* _Excerpt_:

>>

You are always a voice of reason, and I appreciate that.
You are always supportive, and I thank you.
I will have to remain strong and continue to follow the path I am on.
I am hurting today for some reason. I just am so tired today. It is catching up to me I guess. I look at her sometimes which I do not do as often and think what happening to us.
I have to do what I am doing.
Thank you
ME-41 W-33 M-8 D-8 S-4 D 5/17/2010 www.divorcebusting.com/forums/ubbthreads.php?ubb=showflat&Number=1961097#Post1961097
I guess that is the question. I have tried so many times. Maybe it is her turn this time to try if she will. I do not want to pursue.
This is moving in the wrong direction that I wanted when I first came to this forum. I just see such a waste of 8 years that could have lasted if we just both put the effort in. I can not be the only one to do that at this point.
I guess I need more sleep because it is taking its toll on me.
Thanks for being here.
ME-41 W-33 M-8 D-8 S-4 D 5/17/2010 www.divorcebusting.com/forums/ubbthreads.php?ubb=showflat&Number=1961097#Post1961097
I will keep all my fingers crossed (and my pug will cross her paws!) your interview goes well on Tuesday.
I am glad you are getting legal advice. I know Luv is still wanting to get in touch with you but I know she had appts. all day y'day and was away from the computer.
I am not sure when but in the coming months I will be taking a vacation to LA... me, you and Luv should have dinner! My cousin lives in Long Beach (and she is a real hoot, a ton of fun and a total sweetheart!)
I am hurting today for some reason. I just am so tired today. It is catching up to me I guess. I look at her sometimes which I do not do as often and think what happening to us.
I'm sorry you are hurting. I know how you feel. We all do. It does get better, I promise you that. The down times won't last as long or come quite as often. I know that's no comfort at this time, but trust me, it does get better. Hell, I still have those days and here I am telling you it will be okay. Point is, it may never go completely away, but you learn to deal and move on with what you know you need to do.
Quote:
I will have to remain strong and continue to follow the path I am on.
Yes.
You get stronger every day.
Having a bad day doesn't make you weak, it makes you human.
Take a step back, refocus, and move forward. Do what's right for you and your kids. You're W isn't the person you married right now, you know that. If you can wait and don't want to D, let her do all of the work. Like OTMT said, you will never look back with regret knowing you did all that you could do. Letting go doesn't mean you stop trying. It means you work on being the best person you can be and letting her make up her own mind.

<<

* _To be done_:
• A. Condense the paragraph of the forum thread that begins "I'm sorry you are hurting" into a short bulleted list that keeps its main points.
• B. Write the next part of the forum thread, continuing on from its final post.
The data after this point is separate material, unrelated to the forum thread.

* _Extracted material_:
>>

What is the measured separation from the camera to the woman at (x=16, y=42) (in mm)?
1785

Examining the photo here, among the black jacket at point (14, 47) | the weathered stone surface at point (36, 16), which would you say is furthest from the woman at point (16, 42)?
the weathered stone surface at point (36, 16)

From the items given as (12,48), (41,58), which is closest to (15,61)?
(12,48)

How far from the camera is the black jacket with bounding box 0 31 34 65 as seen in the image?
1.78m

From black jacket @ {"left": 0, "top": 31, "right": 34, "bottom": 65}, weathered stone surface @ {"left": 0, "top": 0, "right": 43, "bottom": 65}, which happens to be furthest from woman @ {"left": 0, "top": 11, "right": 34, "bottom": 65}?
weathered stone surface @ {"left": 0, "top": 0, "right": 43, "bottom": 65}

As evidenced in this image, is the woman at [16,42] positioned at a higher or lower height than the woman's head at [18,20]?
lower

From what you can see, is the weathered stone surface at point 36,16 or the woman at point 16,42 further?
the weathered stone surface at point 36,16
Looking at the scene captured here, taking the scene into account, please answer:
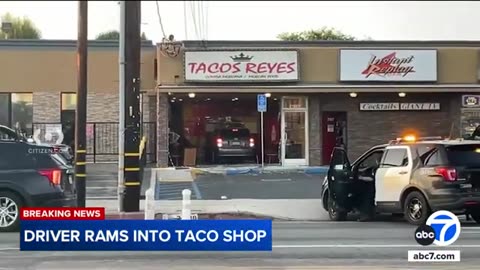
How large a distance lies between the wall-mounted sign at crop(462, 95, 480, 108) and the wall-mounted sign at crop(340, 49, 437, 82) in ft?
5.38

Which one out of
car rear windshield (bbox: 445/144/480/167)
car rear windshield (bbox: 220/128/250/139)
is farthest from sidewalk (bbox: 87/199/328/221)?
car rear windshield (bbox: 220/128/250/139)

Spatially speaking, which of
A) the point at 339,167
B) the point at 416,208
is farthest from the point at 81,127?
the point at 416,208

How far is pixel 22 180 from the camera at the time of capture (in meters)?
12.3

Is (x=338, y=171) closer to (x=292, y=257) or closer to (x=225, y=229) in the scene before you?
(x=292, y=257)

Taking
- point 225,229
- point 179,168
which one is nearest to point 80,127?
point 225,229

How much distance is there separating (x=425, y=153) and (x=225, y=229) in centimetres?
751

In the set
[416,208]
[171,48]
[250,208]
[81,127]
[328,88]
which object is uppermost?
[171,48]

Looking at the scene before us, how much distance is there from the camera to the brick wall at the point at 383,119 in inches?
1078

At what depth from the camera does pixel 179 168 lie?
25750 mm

<<
>>

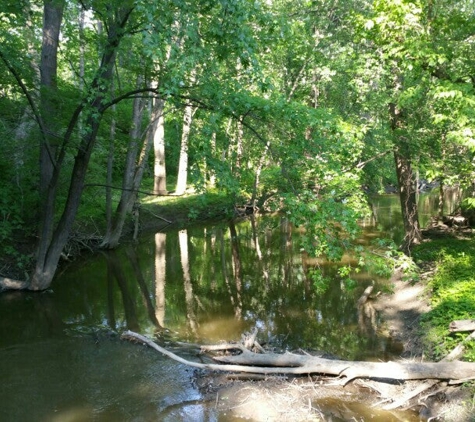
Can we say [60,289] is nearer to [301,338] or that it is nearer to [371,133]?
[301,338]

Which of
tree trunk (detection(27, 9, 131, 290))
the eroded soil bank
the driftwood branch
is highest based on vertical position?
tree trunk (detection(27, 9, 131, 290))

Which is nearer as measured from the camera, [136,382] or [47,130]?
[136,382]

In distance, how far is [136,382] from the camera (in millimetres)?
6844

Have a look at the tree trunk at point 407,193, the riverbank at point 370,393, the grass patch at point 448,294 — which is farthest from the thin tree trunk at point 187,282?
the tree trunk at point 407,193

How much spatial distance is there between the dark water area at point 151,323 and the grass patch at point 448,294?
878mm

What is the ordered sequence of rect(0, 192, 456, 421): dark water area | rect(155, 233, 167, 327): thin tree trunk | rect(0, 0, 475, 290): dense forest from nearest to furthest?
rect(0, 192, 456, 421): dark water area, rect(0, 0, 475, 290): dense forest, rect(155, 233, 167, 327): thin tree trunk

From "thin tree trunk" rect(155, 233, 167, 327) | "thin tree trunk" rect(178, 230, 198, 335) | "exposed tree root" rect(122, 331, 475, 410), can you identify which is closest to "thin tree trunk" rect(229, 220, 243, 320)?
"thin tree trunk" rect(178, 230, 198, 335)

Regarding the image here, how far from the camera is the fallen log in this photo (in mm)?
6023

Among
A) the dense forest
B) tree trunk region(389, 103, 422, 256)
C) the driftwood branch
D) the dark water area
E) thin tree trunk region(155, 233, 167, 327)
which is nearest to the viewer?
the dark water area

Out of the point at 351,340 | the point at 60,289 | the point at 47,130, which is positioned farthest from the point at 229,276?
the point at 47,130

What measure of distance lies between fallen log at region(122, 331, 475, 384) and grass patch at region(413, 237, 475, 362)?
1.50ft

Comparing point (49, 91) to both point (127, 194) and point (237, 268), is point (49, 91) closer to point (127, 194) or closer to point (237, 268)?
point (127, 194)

<<

* _Responses for each task_:
• A.
- The writer is sorry the reader is hurting and says everyone there knows the feeling.
- It gets better: the down times grow shorter and come less often.
- This may not comfort the reader yet, but the writer insists it is true.
- The writer still has such days too.
- The pain may never fully go away, but you learn to cope and keep doing what you know you need to do.

• B.
I hope you can find time to relax and enjoy your kids this weekend. You deserve it.
I would love to meet with you, luv, and your aunt for dinner. I have not been anywhere without my wife or kids in years. It would be great to be in the company of really nice people that understand each others sitches. This is the first time I have been really excited to go somewhere by myself. I need to do some GALing myself. I wish it were sooner, but I understand.
I love my kids and spending time with them, but I think it would be nice to go somewhere just me.
You and luv seem like fun people too. Count me in for sure!
This job would be another confidence booster for me. The Census job has been so great because I have my own money, and I have met some really nice people. It is nice to be out to do something and not thinking all the time. I am more secure and confident in myself.
I still need to come up with an initial amount for the attorney, but she seems so nice and does not mind the plan I have come up with to pay even though she normally requires a retainer fee. It is less than the last attorney I tried to hire. She is compassionate too which I appreciate.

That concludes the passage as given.